_JOB_: Quote the passage on the Opuni COCOBOD trial, starting at "Former Chief Executive" and ending at "of no case.".

Former Chief Executive Officer of Ghana Cocoa Board (COCOBOD), Stephen Kwabena Opuni, has been ordered by an Accra High Court to open his defence on June 3, 2021.

This was after the court dismissed an application for stay of proceedings filed by his lawyers as well as counsel for Seidu Agongo, who is standing trial alongside Dr. Opuni for causing over GH¢217 million financial loss to the state.

The two together with Agricult Ghana Limited were ordered by Justice Clemence Jackson Honyenuga, a Supreme Court judge sitting as an additional High Court judge, to open their defence respectively after he found that the prosecution had made a prima facie case against them, thereby dismissing applications for submission of no case.

But lawyers for the accused persons have gone to the Court of Appeal to challenge the court’s order and consequently filed an application for stay of proceedings at the High Court pending the determination of the appeal at the appellate court.

Motion Argument

Moving the motion yesterday, Samuel Codjoe, counsel for Dr. Opuni, argued that the court erred in its decision to reject some 18 exhibits tendered by the defence through the prosecution witnesses, basing its decision on the Ekow Russell versus the Republic case decided by the Supreme Court.

_ENTRIES PROVIDED_:
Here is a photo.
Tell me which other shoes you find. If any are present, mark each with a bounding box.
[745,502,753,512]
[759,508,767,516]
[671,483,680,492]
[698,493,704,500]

_EXPECTED ANSWER_:
Former Chief Executive Officer of Ghana Cocoa Board (COCOBOD), Stephen Kwabena Opuni, has been ordered by an Accra High Court to open his defence on June 3, 2021.

This was after the court dismissed an application for stay of proceedings filed by his lawyers as well as counsel for Seidu Agongo, who is standing trial alongside Dr. Opuni for causing over GH¢217 million financial loss to the state.

The two together with Agricult Ghana Limited were ordered by Justice Clemence Jackson Honyenuga, a Supreme Court judge sitting as an additional High Court judge, to open their defence respectively after he found that the prosecution had made a prima facie case against them, thereby dismissing applications for submission of no case.